My Own Private Milano
Capita che una sera, per una manciata di motivi qualsiasi, ti trovi a girare per la città nella quale sei nato e cresciuto e dove ancora vivi, rendendoti conto che la stai guardando con quella specie di curioso stupore che ti segue quando visiti un posto nuovo, non importa se questo sia una megalopoli americana sulle rive di un lago molto più grande di quanto la tua immaginazione mai ti avrebbe permesso di immaginare o un paesino della provincia emiliana dove il campo da baseball ha lasciato lo spazio a una distesa di prato irregolare.
Capita che ti venga la curiosità di sapere come alcune persone che tu conosci, nel modo irregolare e strano di questi tempi cosiddetti sociali, vedano la tua città – su cosa si sono fermati i loro occhi, quali luci hanno visto, che particolari hanno notato.

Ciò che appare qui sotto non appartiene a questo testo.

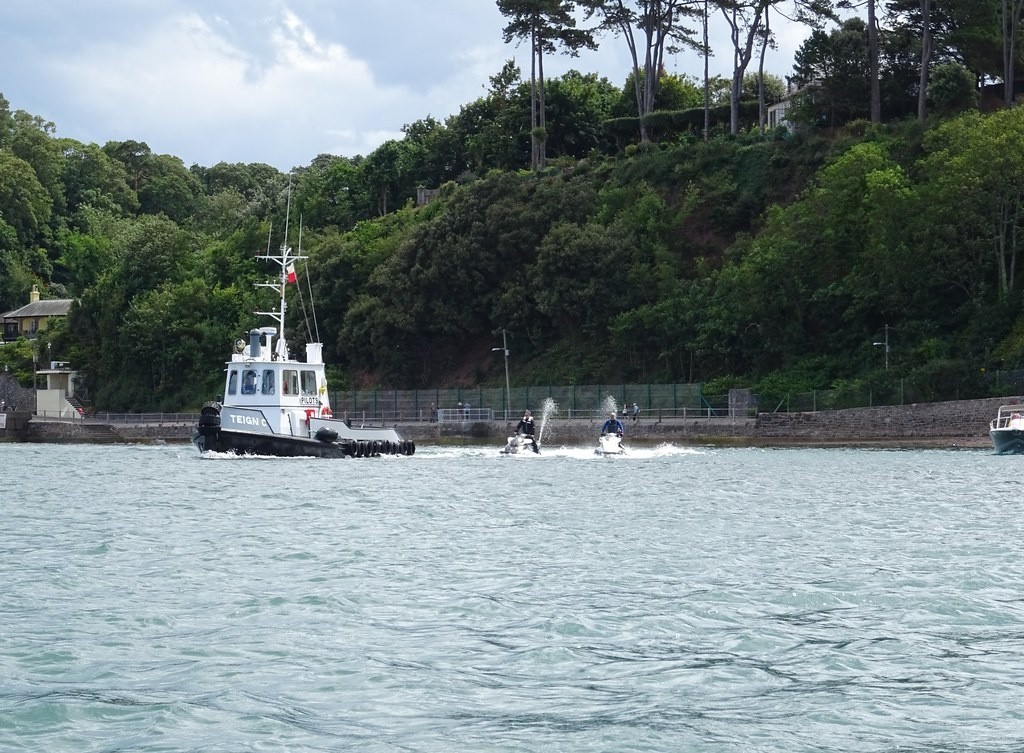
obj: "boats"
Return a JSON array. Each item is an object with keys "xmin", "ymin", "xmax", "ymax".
[
  {"xmin": 190, "ymin": 181, "xmax": 414, "ymax": 461},
  {"xmin": 989, "ymin": 403, "xmax": 1024, "ymax": 458}
]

E pensi che sarebbe bello provare a fare un esercizio di parole, pensi che si potrebbe provare a fare un racconto a due facce: Milano, fotografata dai non milanesi, e raccontata dagli indigeni.

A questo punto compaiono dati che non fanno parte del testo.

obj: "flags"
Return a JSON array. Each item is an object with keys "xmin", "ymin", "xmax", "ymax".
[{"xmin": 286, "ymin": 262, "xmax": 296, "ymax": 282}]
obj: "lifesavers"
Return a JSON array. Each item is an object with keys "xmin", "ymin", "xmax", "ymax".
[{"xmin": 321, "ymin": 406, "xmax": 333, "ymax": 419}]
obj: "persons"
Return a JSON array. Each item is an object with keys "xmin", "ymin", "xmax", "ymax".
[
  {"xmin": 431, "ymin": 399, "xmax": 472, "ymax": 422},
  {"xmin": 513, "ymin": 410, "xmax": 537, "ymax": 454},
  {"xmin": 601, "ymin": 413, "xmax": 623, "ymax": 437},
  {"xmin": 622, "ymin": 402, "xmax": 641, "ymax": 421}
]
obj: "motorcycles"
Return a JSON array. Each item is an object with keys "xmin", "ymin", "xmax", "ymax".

La butti lì, e in due ore hai già venti persone che ti dicono “dai, ci sto”. Non perché sia una grande idea, né nuova. Forse, solo per la voglia di fare qualcosa insieme, a gratis. “My Own Private Milano” nasce così, in una sera di primavera passata a mangiare pane alle olive su una panchina di Corso Garibaldi, proprio dove c’è una vedovella, una fontana pubblica, una delle poche ancora rimaste. Venti fotografi, non milanesi, che un giorno hanno preso un’immagine di Milano. Venti scrittori, milanesi per nascita o per adozione, che un giorno hanno ricevuto una fotografia, e la richiesta di scriverci sopra qualcosa, qualsiasi cosa.
Quale sia il risultato non lo so. So che è stato bello farlo, so che è stato bello ricordare che questo è un bel posto, basta saperlo guardare, basta volerlo dire.